Design Development JavaScript

Introduction to Regular Expressions in JavaScript

Introduction to Regular Expressions in JavaScript feature image

In this tutorial, you will learn all you need to get started with regular expressions in JavaScript. You will learn how to create new expressions, how to use them and how to test them. You will also learn how to create simple and complex patterns and about special symbols and characters.

Introduction

He first thing we should clarify is what are Regular expressions. Regular expressions are a way to describe patterns, or rules if you want. You can then use these patterns on strings to check if those strings contain, or match, those patterns. One good thing on Regular expressions is that you can use them in many programming languages.

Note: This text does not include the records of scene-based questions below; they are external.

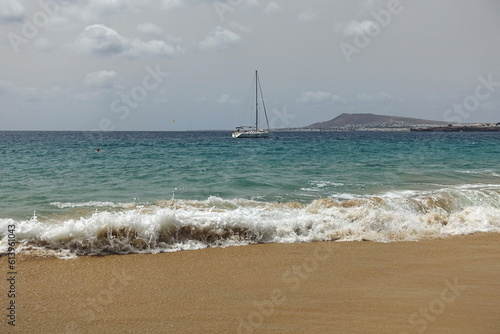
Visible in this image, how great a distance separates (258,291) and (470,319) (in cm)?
251

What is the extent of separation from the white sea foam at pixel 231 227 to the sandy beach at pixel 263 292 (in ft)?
1.53

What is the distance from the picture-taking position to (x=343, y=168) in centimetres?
2120

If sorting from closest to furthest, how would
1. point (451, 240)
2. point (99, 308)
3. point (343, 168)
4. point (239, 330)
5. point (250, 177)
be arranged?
point (239, 330) < point (99, 308) < point (451, 240) < point (250, 177) < point (343, 168)

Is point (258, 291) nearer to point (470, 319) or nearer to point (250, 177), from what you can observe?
point (470, 319)

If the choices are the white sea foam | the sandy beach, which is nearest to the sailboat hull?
the white sea foam

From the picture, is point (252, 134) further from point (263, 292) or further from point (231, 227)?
point (263, 292)

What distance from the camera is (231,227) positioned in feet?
25.7

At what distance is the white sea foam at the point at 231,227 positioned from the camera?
6.93m

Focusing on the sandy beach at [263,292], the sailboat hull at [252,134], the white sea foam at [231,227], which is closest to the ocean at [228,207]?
the white sea foam at [231,227]

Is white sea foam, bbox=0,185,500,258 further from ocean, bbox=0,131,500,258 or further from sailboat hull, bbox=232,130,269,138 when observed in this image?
sailboat hull, bbox=232,130,269,138

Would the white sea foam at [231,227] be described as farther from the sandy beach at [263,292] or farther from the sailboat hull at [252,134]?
the sailboat hull at [252,134]

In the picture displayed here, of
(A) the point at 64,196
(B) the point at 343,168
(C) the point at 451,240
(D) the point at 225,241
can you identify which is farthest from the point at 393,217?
(B) the point at 343,168

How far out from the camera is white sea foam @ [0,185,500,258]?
693 centimetres

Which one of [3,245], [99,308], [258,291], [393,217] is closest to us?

Regular expressions are not just another part of JavaScript, like some feature or something like that. They are basically a small language, a language that is independent of other languages. Another good thing is that Regular expressions can be incredibly useful. They can help you do incredible things with strings with very little code.

The bad thing is that Regular expressions often look weird, even scary. This is especially true about more complex patterns. This is also one reason many programmers are not really excited to learn about them. That is a mistake. Regular expressions can be really powerful and save you a lot of code. I hope this tutorial will help you overcome this.

How to create Regular expressions

If you want to create regular expression in JavaScript, or describe some pattern, there are two ways to do it.

Regular expression constructor

The first one is by using regular expression constructor. This is a fancy name for a constructor function that exists on RegExp object. This constructor accepts two parameters. The first parameter is the pattern you want to describe. This parameter is not optional. In the end, why create regular expression with any pattern?

The second parameter is a string with flags. Don’t worry, you will learn about flags soon. This parameter is optional. One thing you should remember about flags is that you can’t add them or remove them later, after creating the regular expression. So, if you want to use any flag, make sure to add it when you create the regular expression.

// Regular expression constructor syntax
new RegExp(pattern[, flags])


// Create regular expression
// with Regular expression constructor
// without any flags
const myPattern = new RegExp('[a-z]')


// Create regular expression
// with Regular expression constructor
// with one flag
const myPattern = new RegExp('[a-z]', 'g')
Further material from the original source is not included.